### BRANO SELEZIONATO
Cos'ha imparato questa America dall'11 settembre a oggi? Se si chiede al di fuori dei suoi confini, non molto. E l'isolamento mediatico che negli stessi Usa ancora vige rispetto alla “guerra al terrore” non contribuisce a migliorare le cose

I mass media negli Usa non fanno altro che riportare come gli americani giudicano la “guerra al terrore”. Raramente, invece, si parla di cosa ne pensa il resto del mondo.

Cinque anni dopo l’11 settembre, il gap tra le diverse percezioni è enorme. Innumerevoli sondaggi lo confermano. Giorno dopo giorno, i messaggi mediatici che negli Stati Uniti ci circondano senza tregua semplicemente riciclano interpretazioni americane per spettatori, ascoltatori e lettori americani.

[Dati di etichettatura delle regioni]
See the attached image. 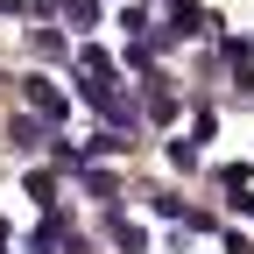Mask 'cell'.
<instances>
[{
	"mask_svg": "<svg viewBox=\"0 0 254 254\" xmlns=\"http://www.w3.org/2000/svg\"><path fill=\"white\" fill-rule=\"evenodd\" d=\"M21 99H28V113H43V120H64V106H71L50 78H21Z\"/></svg>",
	"mask_w": 254,
	"mask_h": 254,
	"instance_id": "6da1fadb",
	"label": "cell"
},
{
	"mask_svg": "<svg viewBox=\"0 0 254 254\" xmlns=\"http://www.w3.org/2000/svg\"><path fill=\"white\" fill-rule=\"evenodd\" d=\"M170 78H148V92H141V113L148 120H177V92H163Z\"/></svg>",
	"mask_w": 254,
	"mask_h": 254,
	"instance_id": "7a4b0ae2",
	"label": "cell"
},
{
	"mask_svg": "<svg viewBox=\"0 0 254 254\" xmlns=\"http://www.w3.org/2000/svg\"><path fill=\"white\" fill-rule=\"evenodd\" d=\"M64 21H71V28H92V21H99V0H64Z\"/></svg>",
	"mask_w": 254,
	"mask_h": 254,
	"instance_id": "3957f363",
	"label": "cell"
},
{
	"mask_svg": "<svg viewBox=\"0 0 254 254\" xmlns=\"http://www.w3.org/2000/svg\"><path fill=\"white\" fill-rule=\"evenodd\" d=\"M170 14H177V36H198V21H205V7H198V0H177Z\"/></svg>",
	"mask_w": 254,
	"mask_h": 254,
	"instance_id": "277c9868",
	"label": "cell"
},
{
	"mask_svg": "<svg viewBox=\"0 0 254 254\" xmlns=\"http://www.w3.org/2000/svg\"><path fill=\"white\" fill-rule=\"evenodd\" d=\"M127 148H134V141H127V127H106V134L92 141V155H127Z\"/></svg>",
	"mask_w": 254,
	"mask_h": 254,
	"instance_id": "5b68a950",
	"label": "cell"
},
{
	"mask_svg": "<svg viewBox=\"0 0 254 254\" xmlns=\"http://www.w3.org/2000/svg\"><path fill=\"white\" fill-rule=\"evenodd\" d=\"M7 141H14V148H43V127H36V120H14Z\"/></svg>",
	"mask_w": 254,
	"mask_h": 254,
	"instance_id": "8992f818",
	"label": "cell"
},
{
	"mask_svg": "<svg viewBox=\"0 0 254 254\" xmlns=\"http://www.w3.org/2000/svg\"><path fill=\"white\" fill-rule=\"evenodd\" d=\"M85 190H92V198H99V205H113V198H120V184H113L106 170H92V177H85Z\"/></svg>",
	"mask_w": 254,
	"mask_h": 254,
	"instance_id": "52a82bcc",
	"label": "cell"
},
{
	"mask_svg": "<svg viewBox=\"0 0 254 254\" xmlns=\"http://www.w3.org/2000/svg\"><path fill=\"white\" fill-rule=\"evenodd\" d=\"M28 198L50 205V198H57V177H50V170H36V177H28Z\"/></svg>",
	"mask_w": 254,
	"mask_h": 254,
	"instance_id": "ba28073f",
	"label": "cell"
},
{
	"mask_svg": "<svg viewBox=\"0 0 254 254\" xmlns=\"http://www.w3.org/2000/svg\"><path fill=\"white\" fill-rule=\"evenodd\" d=\"M28 43H36V57H64V36H57V28H36Z\"/></svg>",
	"mask_w": 254,
	"mask_h": 254,
	"instance_id": "9c48e42d",
	"label": "cell"
},
{
	"mask_svg": "<svg viewBox=\"0 0 254 254\" xmlns=\"http://www.w3.org/2000/svg\"><path fill=\"white\" fill-rule=\"evenodd\" d=\"M57 7H64V0H36V14H57Z\"/></svg>",
	"mask_w": 254,
	"mask_h": 254,
	"instance_id": "30bf717a",
	"label": "cell"
},
{
	"mask_svg": "<svg viewBox=\"0 0 254 254\" xmlns=\"http://www.w3.org/2000/svg\"><path fill=\"white\" fill-rule=\"evenodd\" d=\"M0 247H7V226H0Z\"/></svg>",
	"mask_w": 254,
	"mask_h": 254,
	"instance_id": "8fae6325",
	"label": "cell"
}]
</instances>
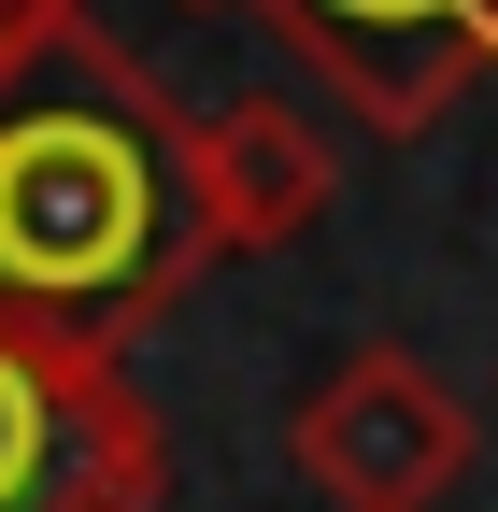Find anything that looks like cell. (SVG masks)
<instances>
[{
	"instance_id": "obj_5",
	"label": "cell",
	"mask_w": 498,
	"mask_h": 512,
	"mask_svg": "<svg viewBox=\"0 0 498 512\" xmlns=\"http://www.w3.org/2000/svg\"><path fill=\"white\" fill-rule=\"evenodd\" d=\"M328 185H342V157H328L314 114H285V100H214L200 114V228H214V256H285L328 214Z\"/></svg>"
},
{
	"instance_id": "obj_2",
	"label": "cell",
	"mask_w": 498,
	"mask_h": 512,
	"mask_svg": "<svg viewBox=\"0 0 498 512\" xmlns=\"http://www.w3.org/2000/svg\"><path fill=\"white\" fill-rule=\"evenodd\" d=\"M171 427L129 356L0 313V512H157Z\"/></svg>"
},
{
	"instance_id": "obj_6",
	"label": "cell",
	"mask_w": 498,
	"mask_h": 512,
	"mask_svg": "<svg viewBox=\"0 0 498 512\" xmlns=\"http://www.w3.org/2000/svg\"><path fill=\"white\" fill-rule=\"evenodd\" d=\"M57 29H86V0H0V86H15Z\"/></svg>"
},
{
	"instance_id": "obj_1",
	"label": "cell",
	"mask_w": 498,
	"mask_h": 512,
	"mask_svg": "<svg viewBox=\"0 0 498 512\" xmlns=\"http://www.w3.org/2000/svg\"><path fill=\"white\" fill-rule=\"evenodd\" d=\"M214 271L200 228V114L100 15L57 29L0 86V313L57 342H129Z\"/></svg>"
},
{
	"instance_id": "obj_4",
	"label": "cell",
	"mask_w": 498,
	"mask_h": 512,
	"mask_svg": "<svg viewBox=\"0 0 498 512\" xmlns=\"http://www.w3.org/2000/svg\"><path fill=\"white\" fill-rule=\"evenodd\" d=\"M370 143H427L470 72H498V0H242Z\"/></svg>"
},
{
	"instance_id": "obj_3",
	"label": "cell",
	"mask_w": 498,
	"mask_h": 512,
	"mask_svg": "<svg viewBox=\"0 0 498 512\" xmlns=\"http://www.w3.org/2000/svg\"><path fill=\"white\" fill-rule=\"evenodd\" d=\"M285 456H299V484H314L328 512H442L470 484V456H484V427H470V399L427 356L356 342L314 399H299Z\"/></svg>"
}]
</instances>
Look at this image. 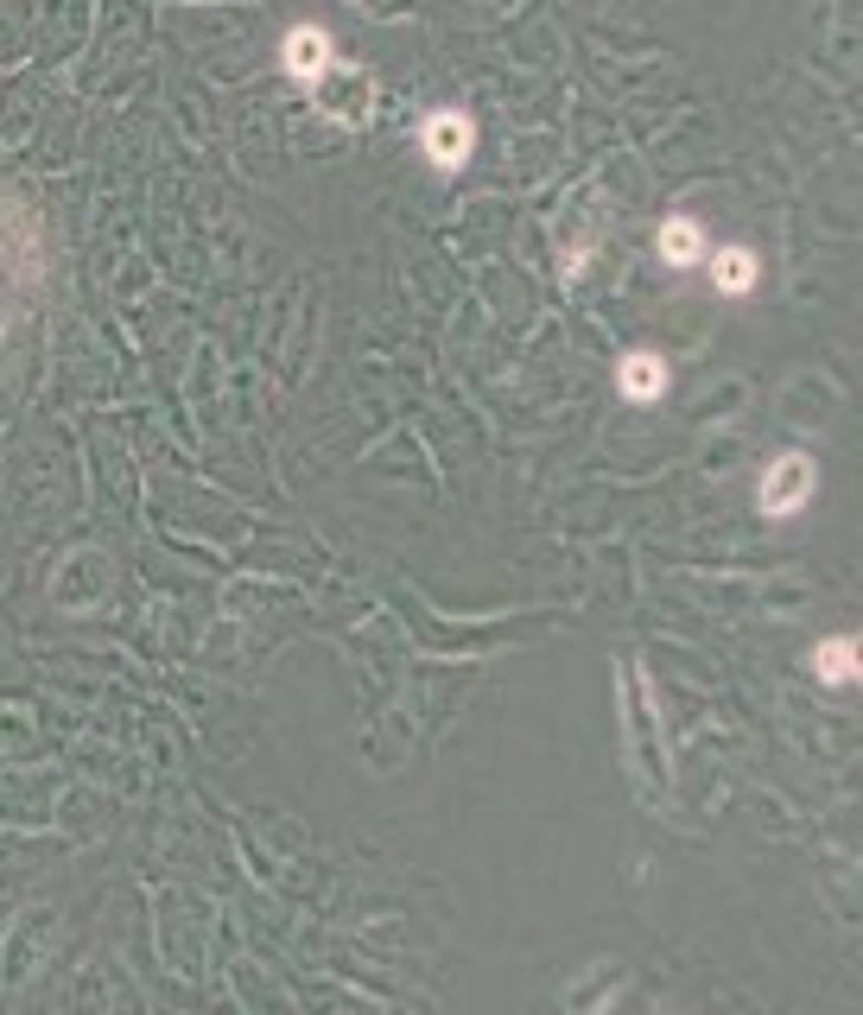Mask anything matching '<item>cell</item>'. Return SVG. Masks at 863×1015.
<instances>
[{
	"label": "cell",
	"instance_id": "obj_6",
	"mask_svg": "<svg viewBox=\"0 0 863 1015\" xmlns=\"http://www.w3.org/2000/svg\"><path fill=\"white\" fill-rule=\"evenodd\" d=\"M819 680H832V685L857 680V641H825L819 648Z\"/></svg>",
	"mask_w": 863,
	"mask_h": 1015
},
{
	"label": "cell",
	"instance_id": "obj_4",
	"mask_svg": "<svg viewBox=\"0 0 863 1015\" xmlns=\"http://www.w3.org/2000/svg\"><path fill=\"white\" fill-rule=\"evenodd\" d=\"M660 254H667L673 267H692V260H705V228L692 223V216H673V223L660 228Z\"/></svg>",
	"mask_w": 863,
	"mask_h": 1015
},
{
	"label": "cell",
	"instance_id": "obj_7",
	"mask_svg": "<svg viewBox=\"0 0 863 1015\" xmlns=\"http://www.w3.org/2000/svg\"><path fill=\"white\" fill-rule=\"evenodd\" d=\"M756 286V260L749 248H724L717 254V292H749Z\"/></svg>",
	"mask_w": 863,
	"mask_h": 1015
},
{
	"label": "cell",
	"instance_id": "obj_5",
	"mask_svg": "<svg viewBox=\"0 0 863 1015\" xmlns=\"http://www.w3.org/2000/svg\"><path fill=\"white\" fill-rule=\"evenodd\" d=\"M660 387H667L660 355H629V362H622V394H629V400H660Z\"/></svg>",
	"mask_w": 863,
	"mask_h": 1015
},
{
	"label": "cell",
	"instance_id": "obj_1",
	"mask_svg": "<svg viewBox=\"0 0 863 1015\" xmlns=\"http://www.w3.org/2000/svg\"><path fill=\"white\" fill-rule=\"evenodd\" d=\"M812 495V463L807 457H781L775 470H768V482H761V507L768 514H800Z\"/></svg>",
	"mask_w": 863,
	"mask_h": 1015
},
{
	"label": "cell",
	"instance_id": "obj_3",
	"mask_svg": "<svg viewBox=\"0 0 863 1015\" xmlns=\"http://www.w3.org/2000/svg\"><path fill=\"white\" fill-rule=\"evenodd\" d=\"M286 71L305 76V83L330 71V32L324 25H292V39H286Z\"/></svg>",
	"mask_w": 863,
	"mask_h": 1015
},
{
	"label": "cell",
	"instance_id": "obj_2",
	"mask_svg": "<svg viewBox=\"0 0 863 1015\" xmlns=\"http://www.w3.org/2000/svg\"><path fill=\"white\" fill-rule=\"evenodd\" d=\"M470 147H477V127H470V115L445 108V115H432V121H426V152L445 165V172H457V165L470 159Z\"/></svg>",
	"mask_w": 863,
	"mask_h": 1015
}]
</instances>
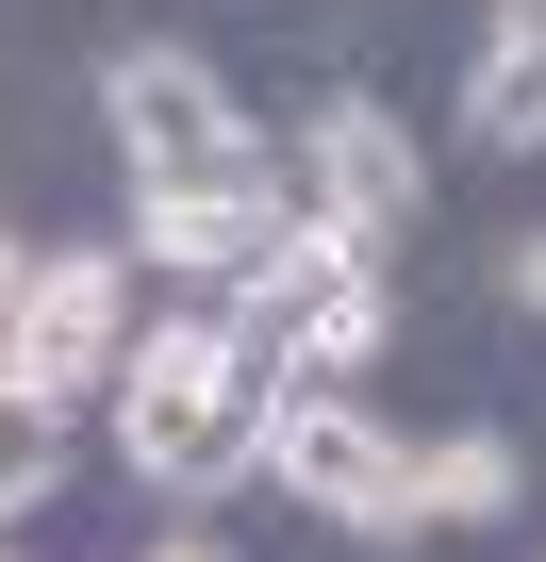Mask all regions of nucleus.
<instances>
[{"label":"nucleus","instance_id":"obj_4","mask_svg":"<svg viewBox=\"0 0 546 562\" xmlns=\"http://www.w3.org/2000/svg\"><path fill=\"white\" fill-rule=\"evenodd\" d=\"M116 364H133V248H34V281H18V381L34 397H116Z\"/></svg>","mask_w":546,"mask_h":562},{"label":"nucleus","instance_id":"obj_10","mask_svg":"<svg viewBox=\"0 0 546 562\" xmlns=\"http://www.w3.org/2000/svg\"><path fill=\"white\" fill-rule=\"evenodd\" d=\"M18 281H34V248H0V381H18Z\"/></svg>","mask_w":546,"mask_h":562},{"label":"nucleus","instance_id":"obj_11","mask_svg":"<svg viewBox=\"0 0 546 562\" xmlns=\"http://www.w3.org/2000/svg\"><path fill=\"white\" fill-rule=\"evenodd\" d=\"M513 299H530V315H546V232H530V248H513Z\"/></svg>","mask_w":546,"mask_h":562},{"label":"nucleus","instance_id":"obj_5","mask_svg":"<svg viewBox=\"0 0 546 562\" xmlns=\"http://www.w3.org/2000/svg\"><path fill=\"white\" fill-rule=\"evenodd\" d=\"M299 215H315V232H348L365 265H398V248H414V215H431L414 133H398L381 100H332V116L299 133Z\"/></svg>","mask_w":546,"mask_h":562},{"label":"nucleus","instance_id":"obj_13","mask_svg":"<svg viewBox=\"0 0 546 562\" xmlns=\"http://www.w3.org/2000/svg\"><path fill=\"white\" fill-rule=\"evenodd\" d=\"M0 562H18V546H0Z\"/></svg>","mask_w":546,"mask_h":562},{"label":"nucleus","instance_id":"obj_3","mask_svg":"<svg viewBox=\"0 0 546 562\" xmlns=\"http://www.w3.org/2000/svg\"><path fill=\"white\" fill-rule=\"evenodd\" d=\"M100 116H116V149H133V199H149V182H265V133L232 116V83H215L199 50H116Z\"/></svg>","mask_w":546,"mask_h":562},{"label":"nucleus","instance_id":"obj_9","mask_svg":"<svg viewBox=\"0 0 546 562\" xmlns=\"http://www.w3.org/2000/svg\"><path fill=\"white\" fill-rule=\"evenodd\" d=\"M67 480V397H34V381H0V513H34Z\"/></svg>","mask_w":546,"mask_h":562},{"label":"nucleus","instance_id":"obj_2","mask_svg":"<svg viewBox=\"0 0 546 562\" xmlns=\"http://www.w3.org/2000/svg\"><path fill=\"white\" fill-rule=\"evenodd\" d=\"M248 480H282L299 513H332V529H365V546H414V447H398L348 381H282Z\"/></svg>","mask_w":546,"mask_h":562},{"label":"nucleus","instance_id":"obj_6","mask_svg":"<svg viewBox=\"0 0 546 562\" xmlns=\"http://www.w3.org/2000/svg\"><path fill=\"white\" fill-rule=\"evenodd\" d=\"M282 232H299L282 166H265V182H149V265L166 281H248Z\"/></svg>","mask_w":546,"mask_h":562},{"label":"nucleus","instance_id":"obj_12","mask_svg":"<svg viewBox=\"0 0 546 562\" xmlns=\"http://www.w3.org/2000/svg\"><path fill=\"white\" fill-rule=\"evenodd\" d=\"M149 562H232V546H215V529H166V546H149Z\"/></svg>","mask_w":546,"mask_h":562},{"label":"nucleus","instance_id":"obj_1","mask_svg":"<svg viewBox=\"0 0 546 562\" xmlns=\"http://www.w3.org/2000/svg\"><path fill=\"white\" fill-rule=\"evenodd\" d=\"M265 414H282V381L232 348V315H166V331H133V364H116V463H133L149 496L248 480V463H265Z\"/></svg>","mask_w":546,"mask_h":562},{"label":"nucleus","instance_id":"obj_7","mask_svg":"<svg viewBox=\"0 0 546 562\" xmlns=\"http://www.w3.org/2000/svg\"><path fill=\"white\" fill-rule=\"evenodd\" d=\"M464 133L480 149H546V0H497V34L464 67Z\"/></svg>","mask_w":546,"mask_h":562},{"label":"nucleus","instance_id":"obj_8","mask_svg":"<svg viewBox=\"0 0 546 562\" xmlns=\"http://www.w3.org/2000/svg\"><path fill=\"white\" fill-rule=\"evenodd\" d=\"M480 513H513V430H447V447H414V529H480Z\"/></svg>","mask_w":546,"mask_h":562}]
</instances>
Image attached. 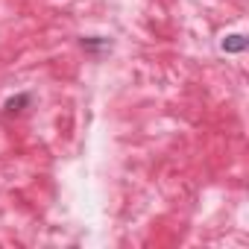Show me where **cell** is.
Returning <instances> with one entry per match:
<instances>
[{"label": "cell", "mask_w": 249, "mask_h": 249, "mask_svg": "<svg viewBox=\"0 0 249 249\" xmlns=\"http://www.w3.org/2000/svg\"><path fill=\"white\" fill-rule=\"evenodd\" d=\"M246 44H249V41H246L243 36H226V38L220 41V47H223L226 53H243Z\"/></svg>", "instance_id": "1"}, {"label": "cell", "mask_w": 249, "mask_h": 249, "mask_svg": "<svg viewBox=\"0 0 249 249\" xmlns=\"http://www.w3.org/2000/svg\"><path fill=\"white\" fill-rule=\"evenodd\" d=\"M82 47L85 50H108L111 41L108 38H100V36H91V38H82Z\"/></svg>", "instance_id": "2"}, {"label": "cell", "mask_w": 249, "mask_h": 249, "mask_svg": "<svg viewBox=\"0 0 249 249\" xmlns=\"http://www.w3.org/2000/svg\"><path fill=\"white\" fill-rule=\"evenodd\" d=\"M27 103H30V94H18V97H12V100L6 103V111H21Z\"/></svg>", "instance_id": "3"}]
</instances>
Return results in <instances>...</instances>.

### COMPITO ASSEGNATO
Cita per intero il brano sui media statunitensi e l'11 settembre, parola per parola. I dati non hanno alcun legame con il brano.

### RISPOSTA ALL'ESERCIZIO
Cos'ha imparato questa America dall'11 settembre a oggi? Se si chiede al di fuori dei suoi confini, non molto. E l'isolamento mediatico che negli stessi Usa ancora vige rispetto alla “guerra al terrore” non contribuisce a migliorare le cose

I mass media negli Usa non fanno altro che riportare come gli americani giudicano la “guerra al terrore”. Raramente, invece, si parla di cosa ne pensa il resto del mondo.

Cinque anni dopo l’11 settembre, il gap tra le diverse percezioni è enorme. Innumerevoli sondaggi lo confermano. Giorno dopo giorno, i messaggi mediatici che negli Stati Uniti ci circondano senza tregua semplicemente riciclano interpretazioni americane per spettatori, ascoltatori e lettori americani.